I've been working on implementing common sorting algorithms into Python, and whilst working on selection sort I ran into a problem finding the minimum value of a sublist and swapping it with the first value of the sublist, which from my testing appears to be due to a problem with how I am using min() in my program.

Here is my code:

def selection_sort(li):
    for i in range(0, len(li)):
        a, b = i, li.index(min(li[i:]))
        li[a], li[b] = li[b], li[a]

This works fine for lists that have zero duplicate elements within them:

>>> selection_sort([9,8,7,6,5,4,3,2,1])
[1, 2, 3, 4, 5, 6, 7, 8, 9]

However, it completely fails when there are duplicate elements within the list.

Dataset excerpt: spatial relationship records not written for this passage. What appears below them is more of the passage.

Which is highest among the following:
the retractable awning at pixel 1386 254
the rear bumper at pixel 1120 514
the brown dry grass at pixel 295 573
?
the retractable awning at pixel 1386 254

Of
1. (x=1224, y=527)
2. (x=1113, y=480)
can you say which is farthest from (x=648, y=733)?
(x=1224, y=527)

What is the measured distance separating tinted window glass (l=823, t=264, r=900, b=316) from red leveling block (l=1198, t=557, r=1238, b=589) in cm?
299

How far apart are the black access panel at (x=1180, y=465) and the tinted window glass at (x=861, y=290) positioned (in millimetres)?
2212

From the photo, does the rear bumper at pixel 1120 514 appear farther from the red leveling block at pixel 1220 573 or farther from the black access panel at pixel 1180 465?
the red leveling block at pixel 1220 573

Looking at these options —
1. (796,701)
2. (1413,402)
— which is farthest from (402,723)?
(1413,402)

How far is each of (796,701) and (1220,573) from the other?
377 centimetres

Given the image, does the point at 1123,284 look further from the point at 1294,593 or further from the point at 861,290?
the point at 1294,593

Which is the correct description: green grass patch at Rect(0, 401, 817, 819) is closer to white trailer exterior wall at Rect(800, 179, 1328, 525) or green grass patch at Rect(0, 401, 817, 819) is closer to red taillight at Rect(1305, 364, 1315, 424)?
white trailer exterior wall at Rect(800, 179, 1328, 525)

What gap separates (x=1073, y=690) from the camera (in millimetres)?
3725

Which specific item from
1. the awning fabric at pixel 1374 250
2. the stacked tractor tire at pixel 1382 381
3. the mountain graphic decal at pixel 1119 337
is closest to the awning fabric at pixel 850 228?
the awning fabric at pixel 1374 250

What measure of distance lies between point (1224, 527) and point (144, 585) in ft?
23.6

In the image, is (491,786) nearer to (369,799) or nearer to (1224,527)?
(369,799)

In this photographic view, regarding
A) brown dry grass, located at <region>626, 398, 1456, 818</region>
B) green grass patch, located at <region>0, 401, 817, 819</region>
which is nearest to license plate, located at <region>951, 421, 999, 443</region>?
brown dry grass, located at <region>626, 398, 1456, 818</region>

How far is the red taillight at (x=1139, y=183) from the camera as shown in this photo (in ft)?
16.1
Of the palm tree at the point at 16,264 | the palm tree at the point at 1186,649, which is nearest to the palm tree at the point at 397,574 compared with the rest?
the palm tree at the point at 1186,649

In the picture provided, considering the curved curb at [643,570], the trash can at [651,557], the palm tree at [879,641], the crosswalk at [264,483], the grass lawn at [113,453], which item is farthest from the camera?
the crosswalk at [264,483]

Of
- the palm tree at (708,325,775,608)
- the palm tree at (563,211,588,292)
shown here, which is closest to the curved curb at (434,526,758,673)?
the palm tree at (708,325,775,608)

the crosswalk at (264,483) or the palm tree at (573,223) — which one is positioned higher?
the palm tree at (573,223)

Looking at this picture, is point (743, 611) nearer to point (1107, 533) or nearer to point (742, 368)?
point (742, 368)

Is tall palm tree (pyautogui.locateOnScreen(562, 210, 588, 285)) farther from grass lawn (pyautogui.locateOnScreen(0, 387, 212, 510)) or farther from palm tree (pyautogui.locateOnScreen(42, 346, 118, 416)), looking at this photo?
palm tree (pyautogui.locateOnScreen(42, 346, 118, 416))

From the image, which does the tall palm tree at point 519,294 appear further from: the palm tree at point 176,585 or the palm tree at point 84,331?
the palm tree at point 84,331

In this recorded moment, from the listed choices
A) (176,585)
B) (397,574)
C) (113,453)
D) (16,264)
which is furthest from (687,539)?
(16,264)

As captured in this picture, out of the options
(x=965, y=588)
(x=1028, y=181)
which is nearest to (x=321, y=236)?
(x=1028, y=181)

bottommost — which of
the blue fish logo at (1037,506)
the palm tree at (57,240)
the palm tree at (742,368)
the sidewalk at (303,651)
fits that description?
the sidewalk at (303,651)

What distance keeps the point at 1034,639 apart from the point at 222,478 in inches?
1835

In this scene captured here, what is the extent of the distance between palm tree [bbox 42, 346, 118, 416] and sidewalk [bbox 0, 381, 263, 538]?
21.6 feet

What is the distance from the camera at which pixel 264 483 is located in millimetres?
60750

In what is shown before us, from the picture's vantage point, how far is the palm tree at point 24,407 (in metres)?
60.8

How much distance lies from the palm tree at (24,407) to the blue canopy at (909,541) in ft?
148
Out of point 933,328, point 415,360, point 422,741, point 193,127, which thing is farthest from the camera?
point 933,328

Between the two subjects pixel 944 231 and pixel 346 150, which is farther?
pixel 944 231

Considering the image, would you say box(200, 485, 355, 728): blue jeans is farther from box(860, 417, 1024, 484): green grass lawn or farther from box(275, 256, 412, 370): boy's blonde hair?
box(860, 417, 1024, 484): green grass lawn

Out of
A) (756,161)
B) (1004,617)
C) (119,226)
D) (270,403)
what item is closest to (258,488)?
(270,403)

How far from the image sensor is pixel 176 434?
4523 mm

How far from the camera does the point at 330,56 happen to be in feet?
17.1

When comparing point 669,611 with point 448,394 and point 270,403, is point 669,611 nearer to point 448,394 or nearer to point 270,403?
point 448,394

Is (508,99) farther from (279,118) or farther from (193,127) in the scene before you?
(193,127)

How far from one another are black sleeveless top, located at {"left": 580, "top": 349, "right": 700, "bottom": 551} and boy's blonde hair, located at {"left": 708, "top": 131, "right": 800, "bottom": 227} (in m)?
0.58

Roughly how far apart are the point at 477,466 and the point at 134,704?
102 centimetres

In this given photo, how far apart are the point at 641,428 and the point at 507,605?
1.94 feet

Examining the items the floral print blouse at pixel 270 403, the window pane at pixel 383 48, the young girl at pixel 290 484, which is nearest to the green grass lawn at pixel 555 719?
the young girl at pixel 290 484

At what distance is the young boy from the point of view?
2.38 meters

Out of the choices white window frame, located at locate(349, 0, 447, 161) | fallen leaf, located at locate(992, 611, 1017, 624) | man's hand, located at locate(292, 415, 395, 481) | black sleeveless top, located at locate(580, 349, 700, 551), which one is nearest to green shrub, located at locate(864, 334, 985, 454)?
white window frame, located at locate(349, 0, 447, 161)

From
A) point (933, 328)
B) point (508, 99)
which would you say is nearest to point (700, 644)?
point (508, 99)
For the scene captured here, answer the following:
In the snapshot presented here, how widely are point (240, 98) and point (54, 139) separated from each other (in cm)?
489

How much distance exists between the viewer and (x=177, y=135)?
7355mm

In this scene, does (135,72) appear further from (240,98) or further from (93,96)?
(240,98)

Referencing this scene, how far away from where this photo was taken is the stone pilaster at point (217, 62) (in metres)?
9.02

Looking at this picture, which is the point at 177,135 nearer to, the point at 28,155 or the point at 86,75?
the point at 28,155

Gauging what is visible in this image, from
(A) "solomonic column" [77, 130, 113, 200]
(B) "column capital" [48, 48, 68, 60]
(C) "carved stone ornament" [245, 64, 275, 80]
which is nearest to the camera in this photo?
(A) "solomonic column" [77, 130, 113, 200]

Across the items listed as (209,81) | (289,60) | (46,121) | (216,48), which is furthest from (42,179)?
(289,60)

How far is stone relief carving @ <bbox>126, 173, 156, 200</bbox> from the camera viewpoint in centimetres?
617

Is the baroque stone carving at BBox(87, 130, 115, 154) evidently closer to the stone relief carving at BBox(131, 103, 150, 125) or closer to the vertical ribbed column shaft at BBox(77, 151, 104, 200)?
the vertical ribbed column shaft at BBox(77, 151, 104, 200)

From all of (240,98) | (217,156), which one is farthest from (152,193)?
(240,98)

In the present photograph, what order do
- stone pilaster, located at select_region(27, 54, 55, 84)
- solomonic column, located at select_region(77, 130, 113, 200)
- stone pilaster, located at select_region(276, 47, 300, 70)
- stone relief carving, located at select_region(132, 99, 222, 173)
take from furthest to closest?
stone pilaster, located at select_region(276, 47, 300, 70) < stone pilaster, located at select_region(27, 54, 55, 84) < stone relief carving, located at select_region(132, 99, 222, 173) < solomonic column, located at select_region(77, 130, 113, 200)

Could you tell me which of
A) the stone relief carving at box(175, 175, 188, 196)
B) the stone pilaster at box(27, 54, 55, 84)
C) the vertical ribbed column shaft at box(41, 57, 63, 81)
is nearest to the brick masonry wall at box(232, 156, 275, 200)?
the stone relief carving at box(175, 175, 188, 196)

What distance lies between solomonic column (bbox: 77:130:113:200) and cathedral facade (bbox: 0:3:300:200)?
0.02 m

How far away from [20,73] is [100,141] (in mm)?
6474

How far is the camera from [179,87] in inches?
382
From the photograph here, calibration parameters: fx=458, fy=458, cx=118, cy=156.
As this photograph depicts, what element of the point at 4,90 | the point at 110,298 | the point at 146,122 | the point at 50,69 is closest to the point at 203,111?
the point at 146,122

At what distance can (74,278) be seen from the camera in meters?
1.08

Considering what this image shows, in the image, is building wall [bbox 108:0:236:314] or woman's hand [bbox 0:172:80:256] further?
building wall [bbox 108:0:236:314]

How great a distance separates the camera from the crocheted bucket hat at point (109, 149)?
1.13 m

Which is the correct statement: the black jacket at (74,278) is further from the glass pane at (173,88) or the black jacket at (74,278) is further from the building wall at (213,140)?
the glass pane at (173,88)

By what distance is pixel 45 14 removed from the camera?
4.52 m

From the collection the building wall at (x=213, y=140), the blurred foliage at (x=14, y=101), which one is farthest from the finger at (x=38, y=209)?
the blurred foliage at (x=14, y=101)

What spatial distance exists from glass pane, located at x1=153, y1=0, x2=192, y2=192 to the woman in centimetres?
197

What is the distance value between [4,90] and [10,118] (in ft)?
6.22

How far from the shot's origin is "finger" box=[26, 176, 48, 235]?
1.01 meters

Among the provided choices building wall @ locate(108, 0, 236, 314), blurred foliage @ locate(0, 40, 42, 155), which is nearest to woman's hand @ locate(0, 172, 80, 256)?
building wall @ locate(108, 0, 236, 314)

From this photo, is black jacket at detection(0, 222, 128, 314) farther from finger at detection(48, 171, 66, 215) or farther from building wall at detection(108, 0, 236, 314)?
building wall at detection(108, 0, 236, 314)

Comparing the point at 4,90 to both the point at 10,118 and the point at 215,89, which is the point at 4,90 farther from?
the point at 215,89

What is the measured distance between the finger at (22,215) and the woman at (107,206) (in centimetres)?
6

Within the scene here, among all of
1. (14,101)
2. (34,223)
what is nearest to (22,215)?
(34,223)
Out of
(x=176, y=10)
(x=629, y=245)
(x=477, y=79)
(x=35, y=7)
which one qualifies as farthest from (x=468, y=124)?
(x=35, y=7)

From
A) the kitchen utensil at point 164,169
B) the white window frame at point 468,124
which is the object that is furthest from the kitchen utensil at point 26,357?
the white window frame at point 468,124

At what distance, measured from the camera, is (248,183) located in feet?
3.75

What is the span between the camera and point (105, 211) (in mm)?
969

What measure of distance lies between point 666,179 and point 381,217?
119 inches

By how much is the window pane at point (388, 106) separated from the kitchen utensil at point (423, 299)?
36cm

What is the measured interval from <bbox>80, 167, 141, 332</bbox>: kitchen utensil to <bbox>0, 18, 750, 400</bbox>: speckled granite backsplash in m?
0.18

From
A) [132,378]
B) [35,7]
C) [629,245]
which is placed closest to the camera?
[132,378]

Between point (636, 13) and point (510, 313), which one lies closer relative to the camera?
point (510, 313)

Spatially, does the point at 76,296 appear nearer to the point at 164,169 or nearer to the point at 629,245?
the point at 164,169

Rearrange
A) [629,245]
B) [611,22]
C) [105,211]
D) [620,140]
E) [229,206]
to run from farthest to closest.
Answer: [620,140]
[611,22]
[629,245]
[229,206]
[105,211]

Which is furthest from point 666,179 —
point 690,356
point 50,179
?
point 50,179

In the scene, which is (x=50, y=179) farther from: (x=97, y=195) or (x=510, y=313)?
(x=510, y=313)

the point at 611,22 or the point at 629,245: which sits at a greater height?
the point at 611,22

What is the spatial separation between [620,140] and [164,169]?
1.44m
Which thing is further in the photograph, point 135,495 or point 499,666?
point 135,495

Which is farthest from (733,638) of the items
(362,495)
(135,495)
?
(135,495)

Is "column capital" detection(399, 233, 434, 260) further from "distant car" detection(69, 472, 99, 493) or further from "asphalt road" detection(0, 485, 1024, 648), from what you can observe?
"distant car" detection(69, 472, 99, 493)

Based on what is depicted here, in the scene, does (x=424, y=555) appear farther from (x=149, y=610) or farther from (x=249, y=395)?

>>> selection_sort([9,8,8,7,6,6,5,5,5,4,2,1,1])
[8, 8, 7, 6, 6, 5, 5, 5, 4, 2, 9, 1, 1]

I tried to solve this problem by examining what min() is doing on line 3 of my code, and found that min() returns the index value of the smallest element inside the sublist as intended, but the index is of the element within the larger list rather than of the sublist, which I hope this experimentation helps to illustrate more clearly:

>>> a = [1,2,1,1,2]
>>> min(a)
1                       # expected
>>> a.index(min(a))
0                       # also expected
>>> a.index(min(a[1:]))
0                       # should be 1?

I'm not sure what is causing this behaviour; it could be possible to copy li[i:] into a temporary variable b and then do b.index(min(b)) , but copying li[i:] into b for each loop might require a lot of memory, and selection sort is an in-place algorithm so I am uncertain as to whether this approach is ideal.

You're not quite getting the concept correctly!

li.index(item) will return the first appearance of that item in the list li. What you should do instead is if you're finding the minimum element in the sublist, search for that element in the sublist as well instead of searching it in the whole list. Also when searching in the sliced list, you will get the index in respect to the sublist. Though you can easily fix that by adding the starting step to the index returned.

A small fix for your problem would be:

def selection_sort(li):
    for i in range(0, len(li)):
        a, b = i, i + li[i:].index(min(li[i:]))
        li[a], li[b] = li[b], li[a]

One way you can do it is using list comprehension:

idxs = [i for i, val in enumerate(a) if val == min(a)]

Or even better, write your own code, which is faster asymptotically:

idxs = []
minval = None
for i, val in enumerate(a):
    if minval is None or minval > val:
        idxs = [i]
        minval = val
    elif minval == val:
        idxs.append(i)

When you write a.index(min(a[1:])) you are searching for the first occurence of the min of a[1:] , but you are searching in the original list . That's why you get 0 as a result.

By the way, the function you are looking for is generally called argmin . It is not contained in pure python, but numpy module has it.